Personal Gear and Clothing:

  • Beannie cap (1.1oz)
  • Space Rain pullover (8.8oz)
  • Waterproof pants (12oz)
  • Vest
  • Polarized sunglasses
  • License/ID
  • Toothpaste toothbrush (REI) (1.4oz)
  • Medical tape
  • No Scent Wipe'ems
  • Throat lozenges
  • Aleve (4/day)
  • Chapstick (.2oz)
  • Electronic Gear: “Spot” Connect (4.8oz)
  • Camera Cell Phone
  • Spot batteries (1)
  • Garmin GPS 530HCX (11oz)
  • Gloves: in pants pockets
  • Facemask: in pants pocket

Additional Recommendations

Check all your equipment for shiny stuff that is showing and paint it a flat color.

I haven't verified my weights just yet, but I believe I have dropped at least 5 pounds from my pack weight of last year. If that is so, I could easily plan to spend more nights in the field, though I will probably stick to five as my maximum. 

I highly recommend that if you are planning to hunt with your camp on your back, or simply carrying a well thought out daypack, get yourself an inexpensive digital scale and weigh each and every item you put into your pack. Then, pull them all out and make quite certain that you truly need each and every one of those items. A little prior planning goes a long, lighter more enjoyable way.

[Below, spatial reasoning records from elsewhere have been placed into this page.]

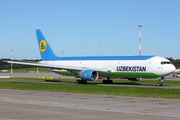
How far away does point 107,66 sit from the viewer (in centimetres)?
4931

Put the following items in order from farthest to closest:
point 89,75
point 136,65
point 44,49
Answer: point 44,49
point 89,75
point 136,65

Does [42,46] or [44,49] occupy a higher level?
[42,46]

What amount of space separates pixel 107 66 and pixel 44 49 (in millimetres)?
15422

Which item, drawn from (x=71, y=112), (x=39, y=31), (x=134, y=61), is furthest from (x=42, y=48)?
(x=71, y=112)

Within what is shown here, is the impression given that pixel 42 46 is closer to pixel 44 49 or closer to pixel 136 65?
pixel 44 49

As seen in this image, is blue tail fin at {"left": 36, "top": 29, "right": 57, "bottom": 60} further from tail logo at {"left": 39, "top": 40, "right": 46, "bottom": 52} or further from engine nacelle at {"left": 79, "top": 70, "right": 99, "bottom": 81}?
engine nacelle at {"left": 79, "top": 70, "right": 99, "bottom": 81}

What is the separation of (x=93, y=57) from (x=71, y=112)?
121 feet

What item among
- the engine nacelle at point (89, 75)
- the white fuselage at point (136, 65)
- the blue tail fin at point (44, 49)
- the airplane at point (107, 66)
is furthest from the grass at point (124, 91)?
the blue tail fin at point (44, 49)

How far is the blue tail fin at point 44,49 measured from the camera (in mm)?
57906

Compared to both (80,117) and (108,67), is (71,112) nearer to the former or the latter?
(80,117)

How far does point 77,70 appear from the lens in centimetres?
5072

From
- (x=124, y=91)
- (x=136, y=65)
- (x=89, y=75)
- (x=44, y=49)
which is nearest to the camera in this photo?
(x=124, y=91)

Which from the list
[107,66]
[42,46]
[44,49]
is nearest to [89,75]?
[107,66]

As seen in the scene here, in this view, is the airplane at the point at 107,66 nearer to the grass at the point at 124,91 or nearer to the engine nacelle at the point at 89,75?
the engine nacelle at the point at 89,75
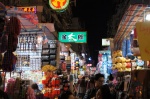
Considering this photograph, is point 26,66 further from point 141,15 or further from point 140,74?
point 140,74

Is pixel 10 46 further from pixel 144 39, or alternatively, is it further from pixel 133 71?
pixel 144 39

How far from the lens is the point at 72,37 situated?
71.5 ft

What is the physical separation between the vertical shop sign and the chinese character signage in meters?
16.1

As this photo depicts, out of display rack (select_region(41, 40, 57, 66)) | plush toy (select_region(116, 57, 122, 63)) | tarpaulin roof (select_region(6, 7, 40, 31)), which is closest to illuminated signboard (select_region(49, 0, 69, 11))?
display rack (select_region(41, 40, 57, 66))

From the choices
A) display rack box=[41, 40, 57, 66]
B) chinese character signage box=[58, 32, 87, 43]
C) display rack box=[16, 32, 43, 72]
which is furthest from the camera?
chinese character signage box=[58, 32, 87, 43]

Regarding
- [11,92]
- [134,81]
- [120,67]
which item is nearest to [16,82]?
[11,92]

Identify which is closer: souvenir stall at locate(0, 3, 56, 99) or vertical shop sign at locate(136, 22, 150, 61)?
vertical shop sign at locate(136, 22, 150, 61)

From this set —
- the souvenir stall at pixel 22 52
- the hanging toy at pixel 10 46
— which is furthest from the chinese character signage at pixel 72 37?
the hanging toy at pixel 10 46

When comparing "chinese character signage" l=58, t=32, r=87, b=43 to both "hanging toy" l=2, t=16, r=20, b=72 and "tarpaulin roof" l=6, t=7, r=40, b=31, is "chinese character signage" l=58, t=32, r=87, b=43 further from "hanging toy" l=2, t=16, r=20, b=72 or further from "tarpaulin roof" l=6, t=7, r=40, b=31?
"hanging toy" l=2, t=16, r=20, b=72

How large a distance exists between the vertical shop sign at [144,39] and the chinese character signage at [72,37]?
16.1 metres

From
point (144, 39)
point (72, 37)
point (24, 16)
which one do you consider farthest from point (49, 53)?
point (144, 39)

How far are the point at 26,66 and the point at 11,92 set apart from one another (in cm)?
731

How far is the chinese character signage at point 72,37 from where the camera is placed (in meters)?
21.3

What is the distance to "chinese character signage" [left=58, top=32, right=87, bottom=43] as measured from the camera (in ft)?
69.8
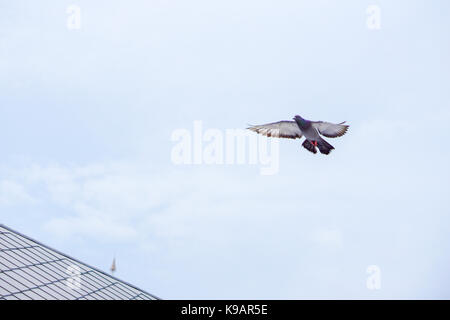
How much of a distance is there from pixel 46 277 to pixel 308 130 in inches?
883

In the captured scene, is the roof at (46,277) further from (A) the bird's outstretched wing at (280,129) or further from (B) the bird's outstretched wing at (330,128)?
(B) the bird's outstretched wing at (330,128)

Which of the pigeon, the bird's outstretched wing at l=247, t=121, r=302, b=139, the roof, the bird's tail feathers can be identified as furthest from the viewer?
the roof

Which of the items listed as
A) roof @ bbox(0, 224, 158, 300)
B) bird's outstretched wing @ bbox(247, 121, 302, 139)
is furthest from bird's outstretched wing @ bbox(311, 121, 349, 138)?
roof @ bbox(0, 224, 158, 300)

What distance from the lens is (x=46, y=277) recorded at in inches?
1323

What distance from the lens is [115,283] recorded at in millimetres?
42188

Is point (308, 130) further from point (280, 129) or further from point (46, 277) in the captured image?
point (46, 277)

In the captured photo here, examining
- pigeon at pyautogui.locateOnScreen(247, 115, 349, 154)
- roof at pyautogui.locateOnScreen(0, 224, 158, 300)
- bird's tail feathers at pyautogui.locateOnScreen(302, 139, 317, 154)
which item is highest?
pigeon at pyautogui.locateOnScreen(247, 115, 349, 154)

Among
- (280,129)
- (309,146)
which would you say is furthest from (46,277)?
(309,146)

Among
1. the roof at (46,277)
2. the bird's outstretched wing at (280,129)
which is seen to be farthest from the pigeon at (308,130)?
the roof at (46,277)

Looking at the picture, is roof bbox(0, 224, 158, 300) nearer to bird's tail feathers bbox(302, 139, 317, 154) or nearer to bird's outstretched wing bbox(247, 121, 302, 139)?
bird's outstretched wing bbox(247, 121, 302, 139)

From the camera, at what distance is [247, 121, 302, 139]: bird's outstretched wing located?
20266 mm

I would like to reiterate that what I carry for backpack hunting may not work for everybody, and especially for where you are hunting. This year, I am constantly reminding myself that last year was very mild (warm, dry), so that I don't lull myself into a sense of stupidity. Trust me, I have made all of the mistakes humanly possible over the years. I have been soaked to the bone, tried to destroy my feet with ill-fitting boots, attempted to sleep in soaking wet down sleeping bags, been bone chattering cold, and been mildly dehydrated to name a few.

Prepare carefully for backpack hunting trips. Be safe and comfortable. Pay attention to every detail, including where you put everything. Keep a list of what you take and where you put it. Adjust that list when you get a better idea.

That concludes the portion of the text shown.